İncipit

212 9 8
                                    

"Ne işin var senin burada?" Balkondan böylece bağırdım sinirle sokakta adımı haykıran Barbaros'a. Kendimde olsaydım bunu asla yapmazdım. Gecenin bir körü uyuyan kim varsa rüyasında bi ses olmak hoş değildi zira.

"Gece lütfen yardım et! Peşimde 3 tane adam var!" Çaresizce bağırıyordu Barbaros'sa...

"Barbaros!" diye sinirle soluk verdiğimde sokağın başında bahsettiği kodomanları gördüm. "Başıma bela alıyorum.." diye mırıldanarak içeri geçip apartman kapısını açtım.

"Noluyor Gece?.." diyerek kapının önünde dikildi dostum Özlem.

"Başıma bela alıyorum..." dedim kendimi tekrar eder gibi. Tam o sırada kapı çaldı.. Kapıya meyil eden Özlem'i durdurdum. "Sakın!"

"Gece beni korkutma! Kim geldi?"

"Barbaros, geldi. Sakın açma kapıyı." dediğimde burnumdan soluyordum.

"Gece lütfen kapıyı aç! Lütfen!" yalvararak tüm apartmanı ayağa kaldırmaya çalışan Barbaros'a kapıyı açtım. Soluk soluğaydı ve aniden yere yığılmıştı! Koşturarak balkona yönelirken ben Özlem Barbaros'la ilgileniyordu. Barbaros'un peşindeki herifler ortalıkta onu arıyorlardı. Birisi kafasını kaldırıp bana baktı. Burada olduğunu anlamamış olması imkansızdı.

"Buldum!" Deyip kafasını benim olduğum yere doğru attı.

"Özlem son nesfesini vermek istemiyorsan bu defa kapıyı açmıyorsun!" Diye bağırarak yanlarına gittim.

"Kapıyı sen açtın! Ne olduğunu anlat çabuk!"

"Ne olduğunu bilmediğim bi belanın içindeyiz. Uyandığında bunun bedelini ödeyecek ! Sen onu salona götür..." dedim salona girip.

"Sen ne yapacaksın?"

"Küffarın üzerine yürüyüp kellesini alacağım!" deyip dedemden Nuh Albaya ondan bana emanet edilmiş kılıcı çıkardım olduğu yerden. Dedem Seyit albayın emektarının bu işe yaratacağını tahmin etmezdim.
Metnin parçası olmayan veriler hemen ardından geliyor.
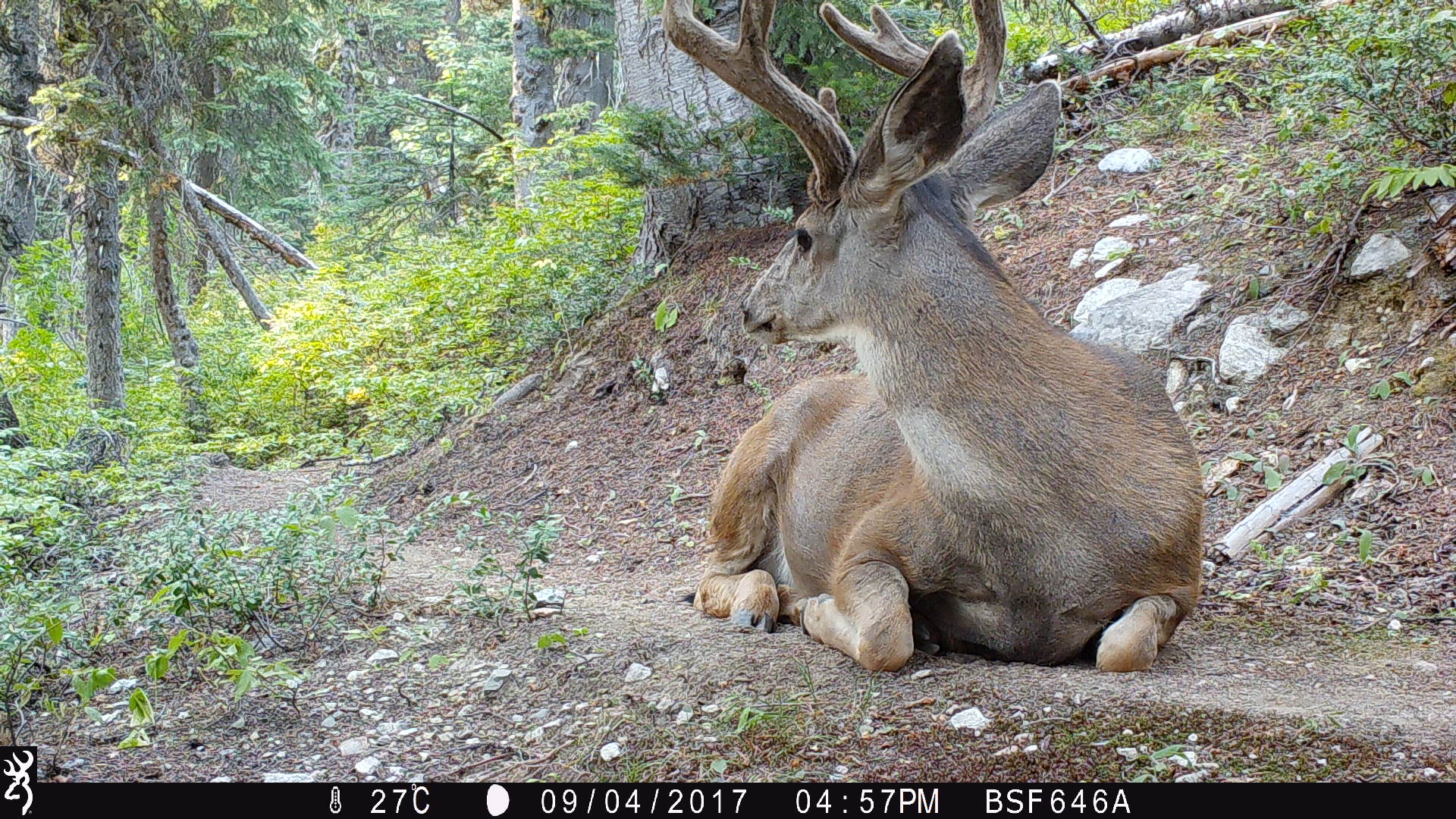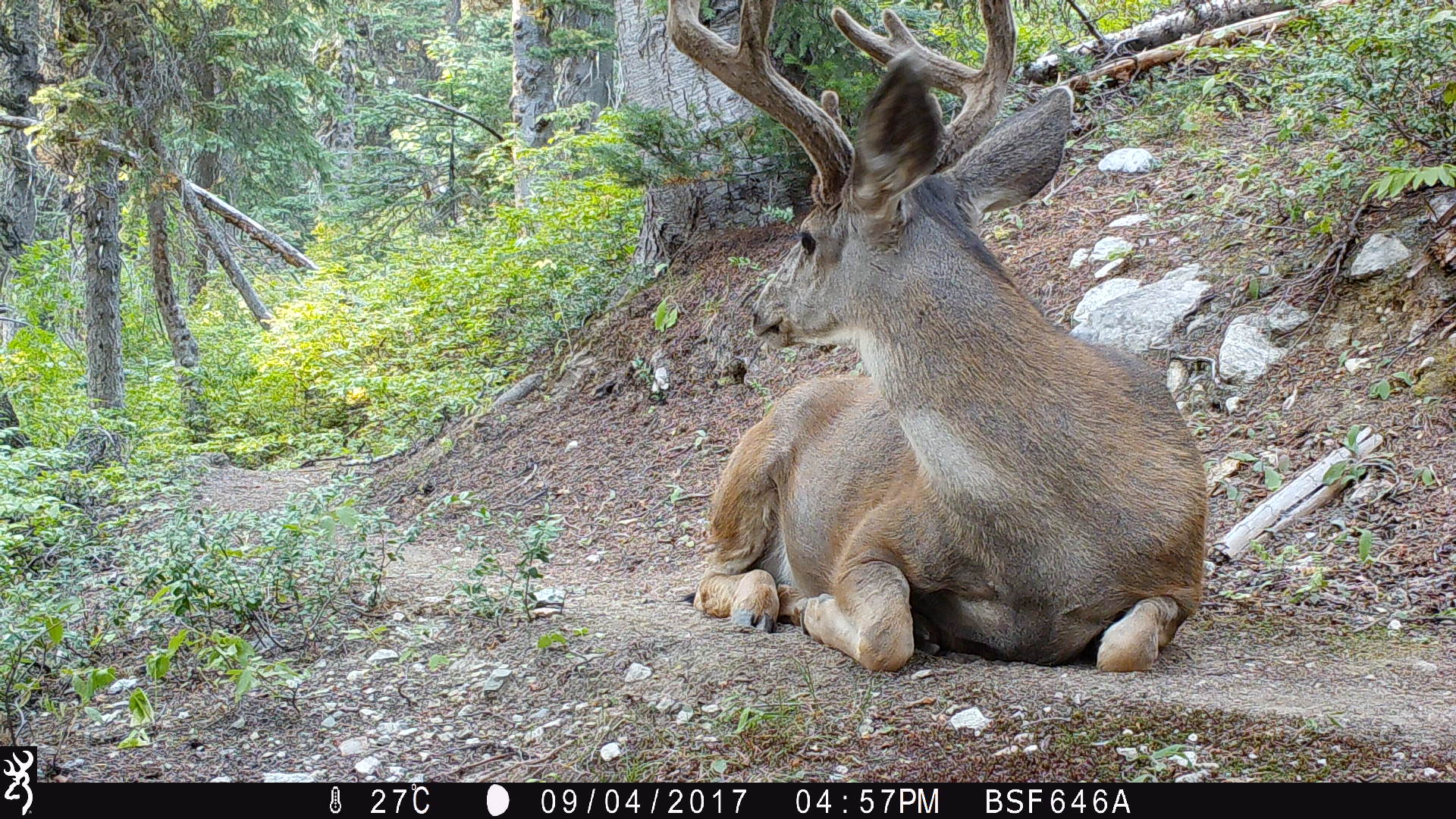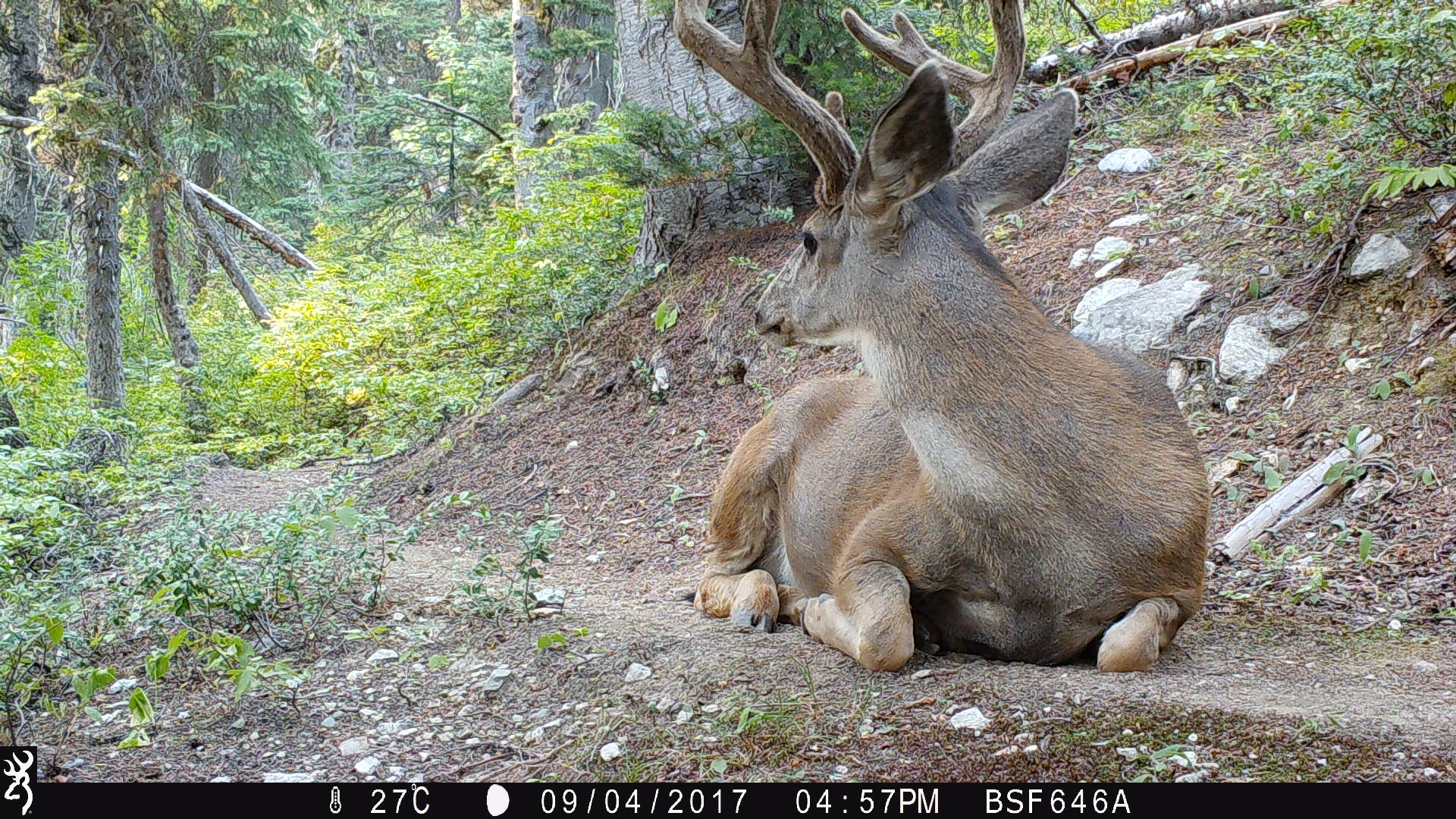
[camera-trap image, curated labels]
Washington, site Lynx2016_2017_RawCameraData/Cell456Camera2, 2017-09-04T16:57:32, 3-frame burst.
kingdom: Animalia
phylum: Chordata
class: Mammalia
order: Artiodactyla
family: Cervidae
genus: Odocoileus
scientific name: Odocoileus hemionus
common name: mule deer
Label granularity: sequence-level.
Ya ölecektim ya da bu soysuzların kellesini alacaktım.

Beynimdeki nöronlar Yeniçeri misali nidalarla ismimi haykırıyordu;

"Athena Gece çok yaşa, kılıcın değsin arşa!"
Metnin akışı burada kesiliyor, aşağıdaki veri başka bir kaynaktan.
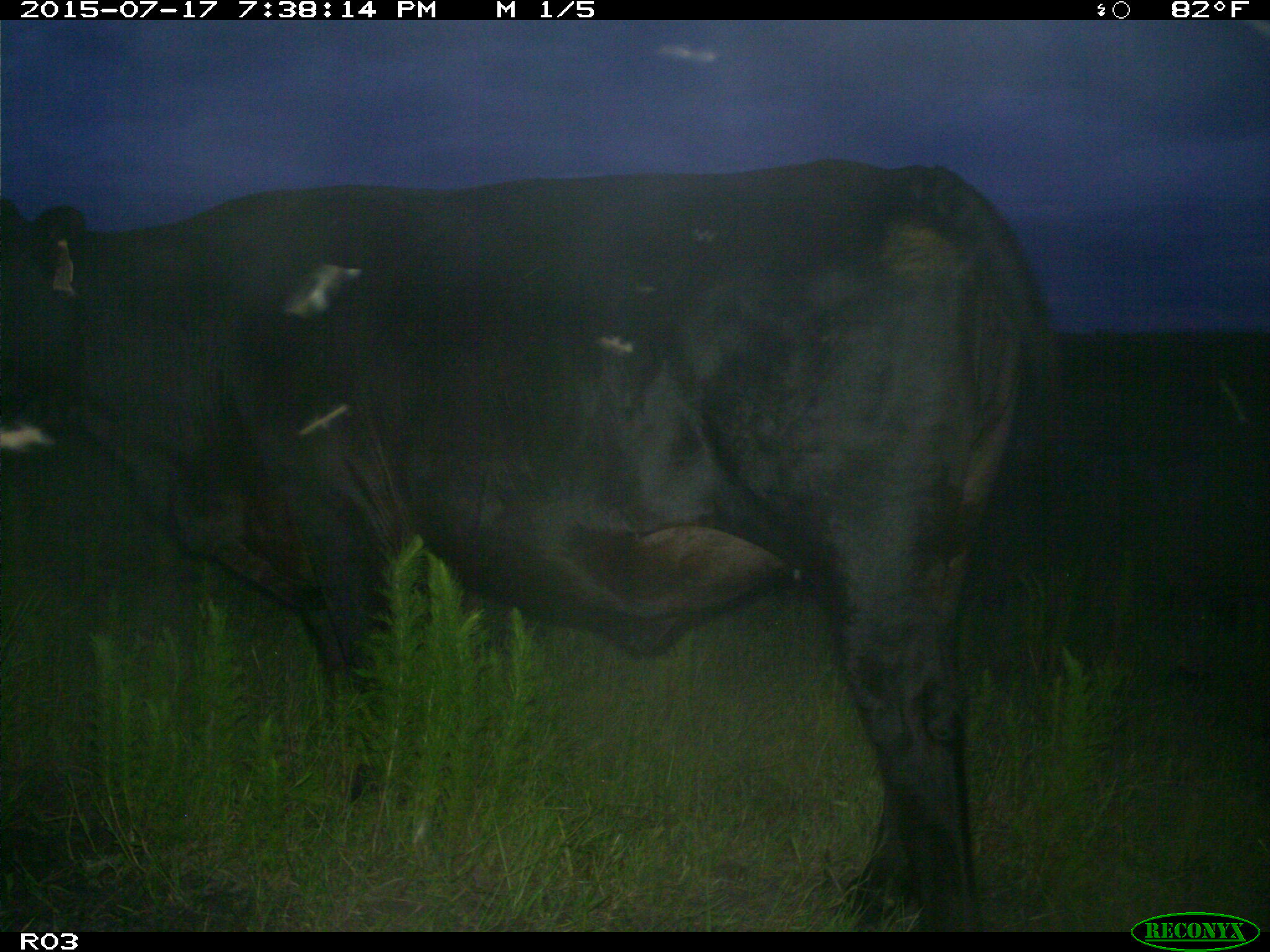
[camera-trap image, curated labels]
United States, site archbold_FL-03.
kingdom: Animalia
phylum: Chordata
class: Mammalia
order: Artiodactyla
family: Bovidae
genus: Bos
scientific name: Bos taurus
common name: domestic cow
Fatih Sultan Mehmet ve Metis'in 21. Yüzyılda doğmuş evlatları gibiydim. Yeniçeriler ve yarı tanrılar kazan kaldırıp isyan etmeselerdi bari. Kapıyı yumruklayarak hem yerinden çıkaracaklar hem de tüm apartmanı ayağa kaldıracaklardı Barbaros'un yaptığı gibi... Tekrar! Tekrar! Tekrar! Bu kapı tüm bunları nasıl kaldırabiliyordu hayret ediyordum. Hem be bok yemeye buraya kaçmıştı ki Barbaros?! İşim gücüm yokmuş gibi bir de bu kodomanlarla uğraşacaktım. Kapıyı açıp elimdeki kılıcı salladım. Neyseki henüz hiç birinin bi yerine değmemişti. Ömrümde silahlı kodomanlarla talim yapmamıştım. Aslına bakarsanız ömrümde hiç talim yapmamıştım... Elimdeki kılıca ve cüsseme bakan düşmanım boşluğa düşmüştü.. Gözlerinin önünde 1.70 boylarında, koca gözlerinden öfke saçan, soluk benizli, 21 yaşında bi hatun elinde kılıcıyla evinin kapısını açmıştı onlara... Tam bu esnada sesleri duyan alt komşumuz Nuh Albay elinde tüfekle merdivenlerde belirdi.

"Evladım ne bu ses kim bu adamlar?!" Deyip tüfeğin ateşlenecek ucunu düşmana yöneltti...

"Ne bu ses böyle!" Diye bağırıp kapıyı açan karşı komşumuz Perihan teyzenin elinde hepimizinkinden daha etkili bi silah vardı. Terlik! Anne terliği!..

Özlem'in de büyük titizlikle kullandığı terzi makasları ve iğnelerle fantastik dörtlü olmaya aday silahşörlerdik hanede! Sadece silahlarımızla bozguna uğrattığımız kafirlerin kaçabileceği tek delik vardı... Asansör... Takım elbise giymiş olan düşman kapıyı araladığında Perihan teyze elindeki terliğin diğer çiftiyle sekerek bize doğru koşmaya başladı.. "Ne işiniz var sizin burada?!" Dediğinde asansöre en son binen cevap verdi; "Yanlış anlaşılma olmuş... Afedersiniz..."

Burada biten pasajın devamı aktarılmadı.